If they're ugly, if they're beautiful, it doesn't matter. In fact, the less model-like, the more credible, the more authentic the answers will be received. If they're not eloquent, yet can explain, they're going to be perfect for short videos answering these questions. You just need a good interviewer to get the best from them.
Sometimes, it's the obvious non-presenters who are far more effective at conveying not just the message but the goodwill, wisdom, capabilities and heft of the company, than our usual senior spokespeople or leaders of the company.
If the project feels too ambitious, set your hearts on producing the top 20 questions that clients ask and giving one-minute answers. Film with your chosen video supplier or even your phone-cam. If rough and ready is the look, phone-cam can be appropriate. If not, your video company can film remotely, to better reflect your brand.
Another educational and surprisingly rich area for content development is writing or filming observations of your team at work. At first glance, this might not look apparently easy during a lockdown, but it's incredibly straightforward to set up a Zoom call, or even a phone call to a colleague, and ask them the beautiful question: what are you doing right now? And why?
These kinds of questions, while editorial or journalistic in nature, often yield profound or very rich answers that clients will enjoy reading or viewing, such as asking Mary: what was the most useful email she's read in the last 24 hours? Her answer might well be critical to some aspect of her operational job, where productivity or efficacy are revealed in an everyday way.
It's these nuggets which can bring a vivid professionalism to the overall story that you reveal to buyers and prospects.
So many financial and professional firms prefer formal language, the passive tense, discretion or deference, which has for centuries underpinned a sense of professionalism. Kaboom - Covid, Zoom, Brexit, Trump, fake news. We've sailed from those shores.
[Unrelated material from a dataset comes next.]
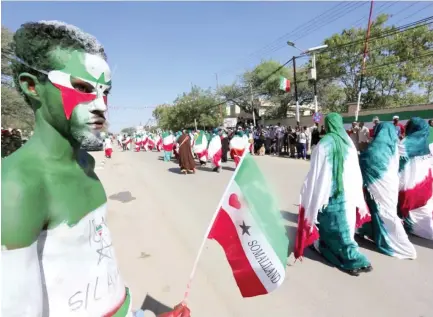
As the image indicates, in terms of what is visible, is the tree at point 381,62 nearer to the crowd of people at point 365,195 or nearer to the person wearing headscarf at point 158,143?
the person wearing headscarf at point 158,143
Look around you at some of the leading competitors in your marketplace. You'll be surprised by the informality of their language, photography, video and other content.
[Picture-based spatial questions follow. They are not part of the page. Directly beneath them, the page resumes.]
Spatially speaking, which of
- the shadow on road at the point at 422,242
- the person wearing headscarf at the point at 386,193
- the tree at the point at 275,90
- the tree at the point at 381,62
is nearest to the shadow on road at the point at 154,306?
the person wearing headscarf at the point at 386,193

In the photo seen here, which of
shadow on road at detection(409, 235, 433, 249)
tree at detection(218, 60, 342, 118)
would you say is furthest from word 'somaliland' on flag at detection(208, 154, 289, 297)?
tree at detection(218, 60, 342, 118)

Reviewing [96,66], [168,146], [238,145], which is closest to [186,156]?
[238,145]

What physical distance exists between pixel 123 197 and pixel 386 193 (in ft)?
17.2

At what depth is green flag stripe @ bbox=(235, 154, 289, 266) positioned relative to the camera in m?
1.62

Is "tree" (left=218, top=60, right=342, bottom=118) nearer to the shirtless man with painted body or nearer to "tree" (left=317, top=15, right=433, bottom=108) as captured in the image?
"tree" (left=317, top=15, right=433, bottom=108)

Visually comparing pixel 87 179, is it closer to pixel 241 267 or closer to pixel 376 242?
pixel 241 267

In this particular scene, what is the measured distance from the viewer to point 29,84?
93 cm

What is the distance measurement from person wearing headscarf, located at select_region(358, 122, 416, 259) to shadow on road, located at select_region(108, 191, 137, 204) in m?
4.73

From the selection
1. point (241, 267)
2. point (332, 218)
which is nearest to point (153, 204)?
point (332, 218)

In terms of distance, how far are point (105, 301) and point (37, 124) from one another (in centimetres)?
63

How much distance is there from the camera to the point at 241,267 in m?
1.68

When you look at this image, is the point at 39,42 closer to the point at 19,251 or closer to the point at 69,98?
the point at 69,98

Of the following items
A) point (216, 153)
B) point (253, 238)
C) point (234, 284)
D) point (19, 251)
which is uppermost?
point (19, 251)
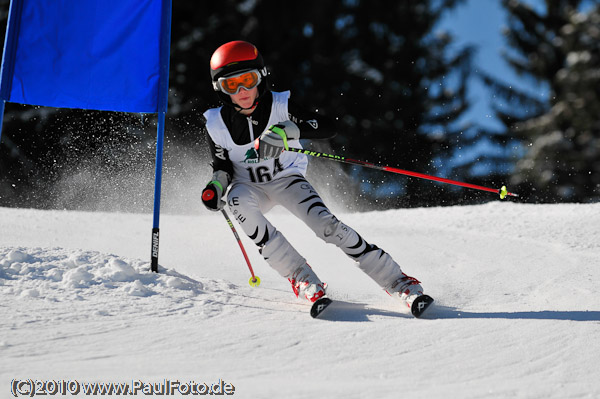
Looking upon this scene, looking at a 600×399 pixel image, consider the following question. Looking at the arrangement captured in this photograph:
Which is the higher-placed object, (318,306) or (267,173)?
(267,173)

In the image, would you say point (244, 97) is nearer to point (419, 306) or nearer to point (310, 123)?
point (310, 123)

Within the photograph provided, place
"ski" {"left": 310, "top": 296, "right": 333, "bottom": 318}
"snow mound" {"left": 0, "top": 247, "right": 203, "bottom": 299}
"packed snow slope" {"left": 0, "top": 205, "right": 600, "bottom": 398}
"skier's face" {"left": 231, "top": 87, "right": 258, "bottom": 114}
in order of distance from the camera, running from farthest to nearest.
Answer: "skier's face" {"left": 231, "top": 87, "right": 258, "bottom": 114} → "snow mound" {"left": 0, "top": 247, "right": 203, "bottom": 299} → "ski" {"left": 310, "top": 296, "right": 333, "bottom": 318} → "packed snow slope" {"left": 0, "top": 205, "right": 600, "bottom": 398}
- This is not about taking your tie off. Ok, that helps, unless you're chair of a TFI. No, this is about shorter sentences, warmth, and understanding the client's needs by empathising with them and describing them
- Your small print can take care of all the formality you can dream of. But when you're talking to clients or prospects today, there's really no excuse for drifting into long complex, or showy language
- Consider a wholesale rewriting of your website if you think it's too stuffy. Try to replace all of your stock imagery if it has a feeling of being older than five years
- Try to replace old stock imagery anyway, with custom photography. The 500 pounds you spent on a stock image portfolio would be far better spent hiring even a middling photographer to get an authentic custom look. It's today's visual currency.
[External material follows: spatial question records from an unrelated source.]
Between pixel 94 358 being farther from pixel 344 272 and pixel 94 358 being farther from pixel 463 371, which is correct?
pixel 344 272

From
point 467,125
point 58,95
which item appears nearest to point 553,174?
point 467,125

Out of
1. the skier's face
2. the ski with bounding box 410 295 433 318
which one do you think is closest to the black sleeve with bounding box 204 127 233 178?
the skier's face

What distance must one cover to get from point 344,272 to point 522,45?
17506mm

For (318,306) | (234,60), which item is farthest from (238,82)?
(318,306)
- Review your videos and pull all of the footage where you're saying virtually nothing, where you're making claims without producing evidence, where you're waffling or trying to sound bigger than you really are. It's much better to be authentic, direct, approachable, and informal.
8. What did you do in the war?
If you've not already supported the Covid-19 effort, and want to, you could do worse than contribute to Covax - an initiative set up by Gavi. It's a global risk-sharing mechanism for fair procurement and distribution of Covid-19 vaccines. They're working to help middle and low-income countries achieve herd immunity.
It's not just buying a badge. It's helping those less fortunate, it's reducing global risk of reinfection and it's demonstrating a particular interest in emerging markets. What's more important than that?